Like I said, everyone will have that moment where they get swept up in some kind of Emotion about this film. I know I did. There is one scene in the third act where I saw something represented on screen about games and about art and about myself and about intention that I found totally overwhelming at the time. But with even the smallest amount of distance, I know that this moment does not represent me. Nor does it represent anyone else. Nor does it even touch the borders of truth. It represents a chillingly cynical attempt to co-opt everything that is good about what I love.

You know how Steven Spielberg must have just come knocking for every IP involved, and shoved a check under the door in exchange for everything that meant something to your childhood? That’s what this film is. Of course this could have built to a meaningful endpoint. Of course it could have changed things. Instead, despite all the good that I see here, this will absolutely fall against the sides of the wastebin of cinema.

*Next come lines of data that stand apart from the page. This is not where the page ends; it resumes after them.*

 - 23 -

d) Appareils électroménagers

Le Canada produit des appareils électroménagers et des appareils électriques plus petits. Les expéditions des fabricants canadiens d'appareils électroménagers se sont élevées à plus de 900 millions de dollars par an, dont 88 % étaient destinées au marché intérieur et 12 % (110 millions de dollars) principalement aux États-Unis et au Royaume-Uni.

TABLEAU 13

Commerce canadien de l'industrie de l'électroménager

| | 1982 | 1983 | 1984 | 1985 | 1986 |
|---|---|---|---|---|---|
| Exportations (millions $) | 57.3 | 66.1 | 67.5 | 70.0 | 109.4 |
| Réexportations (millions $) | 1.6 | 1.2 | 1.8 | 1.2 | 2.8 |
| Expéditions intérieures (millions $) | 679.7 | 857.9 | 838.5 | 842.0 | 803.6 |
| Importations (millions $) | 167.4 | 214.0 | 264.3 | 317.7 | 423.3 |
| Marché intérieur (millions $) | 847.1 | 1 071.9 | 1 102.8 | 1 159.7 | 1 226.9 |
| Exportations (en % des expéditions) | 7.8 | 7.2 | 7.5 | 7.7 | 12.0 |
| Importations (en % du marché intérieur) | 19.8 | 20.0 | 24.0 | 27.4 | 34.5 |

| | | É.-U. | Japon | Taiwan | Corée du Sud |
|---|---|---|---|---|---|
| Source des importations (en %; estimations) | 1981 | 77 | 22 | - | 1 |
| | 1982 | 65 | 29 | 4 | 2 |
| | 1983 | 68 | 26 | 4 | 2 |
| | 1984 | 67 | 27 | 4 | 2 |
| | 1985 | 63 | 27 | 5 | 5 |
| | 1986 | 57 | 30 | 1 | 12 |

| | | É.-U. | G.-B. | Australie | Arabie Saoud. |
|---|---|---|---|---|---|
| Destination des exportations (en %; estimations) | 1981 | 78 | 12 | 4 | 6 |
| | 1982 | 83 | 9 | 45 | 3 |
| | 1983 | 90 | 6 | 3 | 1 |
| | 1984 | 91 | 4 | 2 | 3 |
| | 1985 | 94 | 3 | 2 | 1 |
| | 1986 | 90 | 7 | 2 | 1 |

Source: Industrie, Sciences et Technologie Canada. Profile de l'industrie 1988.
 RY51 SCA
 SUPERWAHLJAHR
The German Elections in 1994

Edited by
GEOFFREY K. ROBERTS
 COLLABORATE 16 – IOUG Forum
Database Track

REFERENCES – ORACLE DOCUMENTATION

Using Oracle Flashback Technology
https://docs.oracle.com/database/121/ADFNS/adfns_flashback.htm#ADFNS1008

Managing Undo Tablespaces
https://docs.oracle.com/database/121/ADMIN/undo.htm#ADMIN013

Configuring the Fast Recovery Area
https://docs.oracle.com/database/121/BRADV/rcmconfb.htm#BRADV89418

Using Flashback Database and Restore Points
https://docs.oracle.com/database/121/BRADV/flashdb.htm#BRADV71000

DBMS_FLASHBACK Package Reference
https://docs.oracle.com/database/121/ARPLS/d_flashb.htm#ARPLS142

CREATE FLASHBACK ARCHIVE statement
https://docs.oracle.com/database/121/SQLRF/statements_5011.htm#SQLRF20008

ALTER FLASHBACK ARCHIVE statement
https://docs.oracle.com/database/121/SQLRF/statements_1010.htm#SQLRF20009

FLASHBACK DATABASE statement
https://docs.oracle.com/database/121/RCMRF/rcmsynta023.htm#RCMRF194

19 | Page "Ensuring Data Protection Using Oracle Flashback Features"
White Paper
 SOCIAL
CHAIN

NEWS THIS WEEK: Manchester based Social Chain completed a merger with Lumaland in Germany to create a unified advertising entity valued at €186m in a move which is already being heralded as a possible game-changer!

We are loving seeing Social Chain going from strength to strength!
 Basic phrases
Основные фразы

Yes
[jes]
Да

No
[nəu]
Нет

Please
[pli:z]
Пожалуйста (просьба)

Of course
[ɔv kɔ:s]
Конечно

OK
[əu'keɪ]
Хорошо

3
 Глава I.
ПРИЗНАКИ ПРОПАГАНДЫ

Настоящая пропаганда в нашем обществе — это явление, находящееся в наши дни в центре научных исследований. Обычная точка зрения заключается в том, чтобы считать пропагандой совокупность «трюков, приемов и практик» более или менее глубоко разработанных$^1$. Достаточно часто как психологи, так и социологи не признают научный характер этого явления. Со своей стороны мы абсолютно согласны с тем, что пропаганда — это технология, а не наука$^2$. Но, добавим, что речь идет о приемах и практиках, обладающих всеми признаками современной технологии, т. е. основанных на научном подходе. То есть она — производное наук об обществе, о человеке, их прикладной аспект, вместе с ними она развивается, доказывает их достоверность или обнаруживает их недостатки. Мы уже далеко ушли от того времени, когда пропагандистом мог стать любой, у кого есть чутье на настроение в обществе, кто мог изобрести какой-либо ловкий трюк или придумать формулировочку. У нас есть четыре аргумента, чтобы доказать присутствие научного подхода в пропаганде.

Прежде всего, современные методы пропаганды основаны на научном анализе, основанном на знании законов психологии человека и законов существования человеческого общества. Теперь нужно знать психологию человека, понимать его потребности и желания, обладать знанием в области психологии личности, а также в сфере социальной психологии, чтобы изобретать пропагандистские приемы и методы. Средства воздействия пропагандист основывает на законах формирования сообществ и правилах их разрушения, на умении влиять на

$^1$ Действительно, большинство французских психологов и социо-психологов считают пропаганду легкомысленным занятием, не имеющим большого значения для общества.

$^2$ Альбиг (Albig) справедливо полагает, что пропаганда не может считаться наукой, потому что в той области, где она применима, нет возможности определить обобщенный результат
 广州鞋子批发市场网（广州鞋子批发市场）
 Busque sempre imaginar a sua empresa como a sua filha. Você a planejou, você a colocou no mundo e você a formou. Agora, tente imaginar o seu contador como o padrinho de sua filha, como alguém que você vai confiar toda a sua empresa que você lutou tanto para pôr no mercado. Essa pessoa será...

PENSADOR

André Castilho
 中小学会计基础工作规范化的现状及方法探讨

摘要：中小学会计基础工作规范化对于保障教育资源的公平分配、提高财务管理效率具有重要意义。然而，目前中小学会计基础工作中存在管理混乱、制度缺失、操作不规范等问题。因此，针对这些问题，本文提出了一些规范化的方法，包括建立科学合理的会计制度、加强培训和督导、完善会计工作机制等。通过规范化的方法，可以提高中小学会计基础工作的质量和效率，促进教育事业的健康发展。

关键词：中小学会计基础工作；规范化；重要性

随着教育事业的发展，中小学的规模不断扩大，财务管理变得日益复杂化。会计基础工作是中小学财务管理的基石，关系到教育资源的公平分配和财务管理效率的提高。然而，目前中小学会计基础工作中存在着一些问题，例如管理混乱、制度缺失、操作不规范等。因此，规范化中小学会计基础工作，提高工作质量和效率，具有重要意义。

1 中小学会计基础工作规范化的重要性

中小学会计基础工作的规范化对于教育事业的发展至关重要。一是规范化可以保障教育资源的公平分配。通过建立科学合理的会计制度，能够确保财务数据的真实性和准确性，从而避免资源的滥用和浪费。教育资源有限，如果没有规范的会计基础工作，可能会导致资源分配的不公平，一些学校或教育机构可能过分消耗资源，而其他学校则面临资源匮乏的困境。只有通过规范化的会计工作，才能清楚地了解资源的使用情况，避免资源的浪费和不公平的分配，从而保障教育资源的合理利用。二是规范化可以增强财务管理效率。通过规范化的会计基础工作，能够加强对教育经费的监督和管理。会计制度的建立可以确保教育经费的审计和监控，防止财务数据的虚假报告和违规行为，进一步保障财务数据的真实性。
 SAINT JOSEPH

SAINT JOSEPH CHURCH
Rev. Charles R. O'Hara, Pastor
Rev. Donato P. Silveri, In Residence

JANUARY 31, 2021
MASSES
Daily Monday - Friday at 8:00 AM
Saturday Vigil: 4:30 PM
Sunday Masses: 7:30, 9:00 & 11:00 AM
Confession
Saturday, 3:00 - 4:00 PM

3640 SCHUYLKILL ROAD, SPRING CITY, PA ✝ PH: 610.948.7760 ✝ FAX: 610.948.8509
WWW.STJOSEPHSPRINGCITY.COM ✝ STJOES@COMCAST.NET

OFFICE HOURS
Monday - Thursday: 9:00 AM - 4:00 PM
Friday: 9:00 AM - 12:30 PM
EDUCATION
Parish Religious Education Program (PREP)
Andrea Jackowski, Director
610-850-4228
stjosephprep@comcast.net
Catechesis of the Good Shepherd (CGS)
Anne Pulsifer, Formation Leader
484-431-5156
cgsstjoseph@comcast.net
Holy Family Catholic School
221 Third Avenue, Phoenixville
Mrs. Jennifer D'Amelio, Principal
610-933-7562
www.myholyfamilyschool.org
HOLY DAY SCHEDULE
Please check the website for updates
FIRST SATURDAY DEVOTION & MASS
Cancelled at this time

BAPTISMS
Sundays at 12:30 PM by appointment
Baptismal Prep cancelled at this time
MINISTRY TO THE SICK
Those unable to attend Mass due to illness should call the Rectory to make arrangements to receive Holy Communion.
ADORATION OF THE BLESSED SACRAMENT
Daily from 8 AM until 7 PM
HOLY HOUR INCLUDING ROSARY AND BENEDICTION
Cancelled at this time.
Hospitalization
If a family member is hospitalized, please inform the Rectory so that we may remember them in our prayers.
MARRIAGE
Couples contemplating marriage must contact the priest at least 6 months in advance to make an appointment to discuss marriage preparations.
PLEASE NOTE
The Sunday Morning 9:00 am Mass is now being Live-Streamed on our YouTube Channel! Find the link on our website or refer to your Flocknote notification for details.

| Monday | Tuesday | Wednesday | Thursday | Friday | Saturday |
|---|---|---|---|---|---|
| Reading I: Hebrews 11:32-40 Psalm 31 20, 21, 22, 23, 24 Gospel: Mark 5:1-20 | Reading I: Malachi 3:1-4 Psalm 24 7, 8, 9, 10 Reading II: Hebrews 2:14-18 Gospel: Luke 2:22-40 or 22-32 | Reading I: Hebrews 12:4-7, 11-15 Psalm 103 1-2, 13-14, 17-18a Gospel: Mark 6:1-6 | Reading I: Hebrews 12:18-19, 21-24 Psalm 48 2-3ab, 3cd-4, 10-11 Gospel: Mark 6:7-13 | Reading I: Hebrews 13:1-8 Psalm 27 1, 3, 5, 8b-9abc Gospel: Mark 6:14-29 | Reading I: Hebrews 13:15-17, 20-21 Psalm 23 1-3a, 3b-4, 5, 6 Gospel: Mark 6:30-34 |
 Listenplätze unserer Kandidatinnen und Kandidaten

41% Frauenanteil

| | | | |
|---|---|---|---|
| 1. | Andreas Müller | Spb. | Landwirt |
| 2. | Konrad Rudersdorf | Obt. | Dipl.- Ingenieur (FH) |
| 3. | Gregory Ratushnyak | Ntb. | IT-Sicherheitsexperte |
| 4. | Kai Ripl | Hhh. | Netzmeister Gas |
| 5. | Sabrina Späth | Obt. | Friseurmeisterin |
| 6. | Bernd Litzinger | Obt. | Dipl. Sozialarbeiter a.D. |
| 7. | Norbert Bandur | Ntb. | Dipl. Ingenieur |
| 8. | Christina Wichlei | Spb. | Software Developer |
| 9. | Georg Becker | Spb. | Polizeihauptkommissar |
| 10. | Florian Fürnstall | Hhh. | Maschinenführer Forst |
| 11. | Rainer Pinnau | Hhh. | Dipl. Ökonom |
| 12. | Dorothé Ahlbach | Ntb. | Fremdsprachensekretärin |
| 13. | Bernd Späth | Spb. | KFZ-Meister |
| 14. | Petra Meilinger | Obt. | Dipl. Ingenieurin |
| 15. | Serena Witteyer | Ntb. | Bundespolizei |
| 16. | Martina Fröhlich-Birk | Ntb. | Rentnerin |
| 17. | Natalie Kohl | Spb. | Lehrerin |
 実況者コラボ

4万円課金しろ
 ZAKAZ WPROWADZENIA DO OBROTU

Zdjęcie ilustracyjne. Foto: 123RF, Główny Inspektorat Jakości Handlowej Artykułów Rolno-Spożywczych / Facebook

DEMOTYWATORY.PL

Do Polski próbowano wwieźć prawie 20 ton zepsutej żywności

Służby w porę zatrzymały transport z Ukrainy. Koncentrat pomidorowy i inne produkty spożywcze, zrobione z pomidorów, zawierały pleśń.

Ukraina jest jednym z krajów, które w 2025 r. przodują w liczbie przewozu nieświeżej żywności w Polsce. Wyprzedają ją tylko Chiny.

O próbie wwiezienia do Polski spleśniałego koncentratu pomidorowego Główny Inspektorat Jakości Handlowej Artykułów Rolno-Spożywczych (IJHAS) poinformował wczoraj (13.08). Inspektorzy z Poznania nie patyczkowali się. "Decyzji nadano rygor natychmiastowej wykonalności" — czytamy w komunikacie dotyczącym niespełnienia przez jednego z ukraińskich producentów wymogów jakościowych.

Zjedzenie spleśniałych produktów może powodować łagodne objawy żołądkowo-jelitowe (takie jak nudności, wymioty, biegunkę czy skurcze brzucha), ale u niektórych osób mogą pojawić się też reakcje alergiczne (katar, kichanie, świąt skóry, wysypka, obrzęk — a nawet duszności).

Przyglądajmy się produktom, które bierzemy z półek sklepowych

If you have any desire to see it, then see it now in a theater, because this is your best version of it. Beyond that, I think we’re bound for a re-appropriation of the film by the time it hits home media, where we all recognize that it is the story of a how a single white dude’s toxicity could poison the Earth for decades to come. This is the FernGully of warning children of the dangers of basing their entire lives on someone else’s life. And if it was created to fulfill that purpose, this would be one of the best films of all time. Instead, perhaps consider this on par with the number of times that you hear about the film Monster House in 2018. There can be just enough flash to make folks reconsider everything, but without any follow through, all you’ve got is some smoke.

You don’t have to do this. If you read this review, there’s nothing more you have to learn. Do you feel bad about your choices but worse about Van Halen? Congrats on graduating Ready Player One school. You could have done so much worse.